Consent to care and treatment
People were supported to have maximum choice and control of their lives and staff supported them in the least restrictive way possible and in their best interests; the policies and systems in the service supported this practice. People told us they were asked for their choices and staff respected their decisions. One person said, “[Staff] come round with the menu and ask for my choice. I’m a vegetarian they manage that.” Another person said, “I’m never out of this room, it’s my choice. [Staff] would take me out if I wanted to.”
Staff knew how to support people in a way which respected their decisions and supported them to make choices. The manager and staff were aware of the principles of the Mental Capacity Act (MCA) and the need to ask for consent.
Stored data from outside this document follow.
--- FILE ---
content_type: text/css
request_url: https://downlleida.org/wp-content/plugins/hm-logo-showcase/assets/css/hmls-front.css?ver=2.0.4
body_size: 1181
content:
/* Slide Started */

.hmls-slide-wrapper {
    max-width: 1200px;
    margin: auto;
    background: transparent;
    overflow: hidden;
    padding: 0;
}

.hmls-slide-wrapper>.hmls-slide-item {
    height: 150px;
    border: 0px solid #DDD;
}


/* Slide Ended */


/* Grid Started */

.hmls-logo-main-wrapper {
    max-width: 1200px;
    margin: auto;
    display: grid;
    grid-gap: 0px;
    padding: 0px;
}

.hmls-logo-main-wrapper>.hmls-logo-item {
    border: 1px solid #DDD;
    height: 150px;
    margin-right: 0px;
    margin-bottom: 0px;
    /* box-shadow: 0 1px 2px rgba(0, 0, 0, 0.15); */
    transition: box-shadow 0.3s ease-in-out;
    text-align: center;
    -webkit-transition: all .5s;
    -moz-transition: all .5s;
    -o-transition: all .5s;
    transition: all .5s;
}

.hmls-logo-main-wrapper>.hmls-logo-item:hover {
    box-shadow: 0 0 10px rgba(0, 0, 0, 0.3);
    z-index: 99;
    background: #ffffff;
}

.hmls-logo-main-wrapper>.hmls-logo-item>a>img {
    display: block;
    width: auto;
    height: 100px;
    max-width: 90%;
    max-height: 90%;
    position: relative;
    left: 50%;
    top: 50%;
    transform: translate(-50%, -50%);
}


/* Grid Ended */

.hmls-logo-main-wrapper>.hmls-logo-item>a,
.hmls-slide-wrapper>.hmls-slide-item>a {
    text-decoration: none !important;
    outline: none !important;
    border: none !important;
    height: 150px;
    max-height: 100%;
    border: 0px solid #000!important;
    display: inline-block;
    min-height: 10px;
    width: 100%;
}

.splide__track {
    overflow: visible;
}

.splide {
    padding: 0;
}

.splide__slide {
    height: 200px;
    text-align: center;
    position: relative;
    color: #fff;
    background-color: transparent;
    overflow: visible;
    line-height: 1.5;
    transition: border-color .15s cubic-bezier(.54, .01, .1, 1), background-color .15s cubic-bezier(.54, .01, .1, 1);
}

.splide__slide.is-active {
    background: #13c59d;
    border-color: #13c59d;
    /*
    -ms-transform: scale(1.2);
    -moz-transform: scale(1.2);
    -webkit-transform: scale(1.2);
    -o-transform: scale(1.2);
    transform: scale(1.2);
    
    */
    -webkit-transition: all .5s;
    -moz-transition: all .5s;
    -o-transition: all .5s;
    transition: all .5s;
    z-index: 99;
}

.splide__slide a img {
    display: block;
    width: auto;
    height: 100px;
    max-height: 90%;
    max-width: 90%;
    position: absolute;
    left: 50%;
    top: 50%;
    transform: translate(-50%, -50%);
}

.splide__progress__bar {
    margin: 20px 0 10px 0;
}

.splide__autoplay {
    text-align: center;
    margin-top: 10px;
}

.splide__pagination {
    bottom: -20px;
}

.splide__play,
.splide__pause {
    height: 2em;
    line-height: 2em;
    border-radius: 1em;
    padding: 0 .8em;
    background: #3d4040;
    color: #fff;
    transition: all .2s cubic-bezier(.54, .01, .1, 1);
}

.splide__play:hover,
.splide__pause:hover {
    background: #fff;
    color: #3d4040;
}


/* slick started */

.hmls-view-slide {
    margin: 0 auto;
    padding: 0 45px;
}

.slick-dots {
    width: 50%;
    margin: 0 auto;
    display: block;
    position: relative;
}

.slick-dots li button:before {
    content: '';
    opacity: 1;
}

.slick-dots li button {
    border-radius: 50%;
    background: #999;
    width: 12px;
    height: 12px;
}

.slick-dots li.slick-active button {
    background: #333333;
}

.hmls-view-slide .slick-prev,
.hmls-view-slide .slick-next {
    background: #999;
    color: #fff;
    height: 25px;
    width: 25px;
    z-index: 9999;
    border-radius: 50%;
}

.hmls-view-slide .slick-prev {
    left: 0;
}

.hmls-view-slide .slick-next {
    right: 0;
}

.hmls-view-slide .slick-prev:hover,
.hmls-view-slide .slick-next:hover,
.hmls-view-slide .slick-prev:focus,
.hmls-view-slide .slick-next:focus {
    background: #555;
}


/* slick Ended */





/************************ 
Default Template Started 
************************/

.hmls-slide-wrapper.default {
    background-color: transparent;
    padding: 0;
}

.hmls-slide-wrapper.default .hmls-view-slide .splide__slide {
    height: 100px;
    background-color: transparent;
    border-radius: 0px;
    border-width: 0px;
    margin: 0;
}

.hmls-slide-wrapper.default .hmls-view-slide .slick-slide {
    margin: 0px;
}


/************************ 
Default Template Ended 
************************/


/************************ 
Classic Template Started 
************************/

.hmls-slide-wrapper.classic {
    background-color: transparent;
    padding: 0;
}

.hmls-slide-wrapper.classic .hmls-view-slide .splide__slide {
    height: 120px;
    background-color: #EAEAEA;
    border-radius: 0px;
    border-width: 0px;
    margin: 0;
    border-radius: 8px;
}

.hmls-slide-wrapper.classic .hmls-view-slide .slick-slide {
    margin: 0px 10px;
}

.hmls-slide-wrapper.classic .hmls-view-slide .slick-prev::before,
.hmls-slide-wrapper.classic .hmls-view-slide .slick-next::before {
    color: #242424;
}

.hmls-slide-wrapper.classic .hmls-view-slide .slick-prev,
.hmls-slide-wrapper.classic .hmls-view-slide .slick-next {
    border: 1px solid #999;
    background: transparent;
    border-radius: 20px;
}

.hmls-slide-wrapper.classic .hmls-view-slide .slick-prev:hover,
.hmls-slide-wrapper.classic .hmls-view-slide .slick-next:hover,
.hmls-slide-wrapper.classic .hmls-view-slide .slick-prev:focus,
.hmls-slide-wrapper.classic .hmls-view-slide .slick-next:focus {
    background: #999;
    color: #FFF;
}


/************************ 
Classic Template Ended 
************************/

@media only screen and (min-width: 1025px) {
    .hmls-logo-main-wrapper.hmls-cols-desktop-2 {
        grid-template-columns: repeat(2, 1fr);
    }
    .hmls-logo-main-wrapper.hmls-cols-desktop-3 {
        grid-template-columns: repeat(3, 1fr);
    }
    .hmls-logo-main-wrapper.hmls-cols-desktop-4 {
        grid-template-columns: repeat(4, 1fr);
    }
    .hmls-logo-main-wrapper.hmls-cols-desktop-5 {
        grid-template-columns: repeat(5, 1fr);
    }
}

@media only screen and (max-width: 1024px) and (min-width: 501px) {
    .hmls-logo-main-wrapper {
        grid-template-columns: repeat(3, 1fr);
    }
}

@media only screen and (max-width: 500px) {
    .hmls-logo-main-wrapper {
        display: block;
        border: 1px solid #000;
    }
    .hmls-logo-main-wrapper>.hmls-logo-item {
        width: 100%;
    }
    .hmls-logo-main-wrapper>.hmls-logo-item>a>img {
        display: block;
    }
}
The Mental Capacity Act 2005 (MCA) provides a legal framework for making particular decisions on behalf of people who may lack the mental capacity to do so for themselves. The Act requires that, as far as possible, people make their own decisions and are helped to do so when needed. When they lack mental capacity to take particular decisions, any made on their behalf must be in their best interests and as least restrictive as possible. People can only be deprived of their liberty to receive care and treatment when this is in their best interests and legally authorised under the MCA. In care homes, and some hospitals, this is usually through MCA application procedures called the Deprivation of Liberty Safeguards (DoLS). Staff supported people in least restrictive ways. Records around people’s capacity contained all relevant information and were completed in line with national guidance.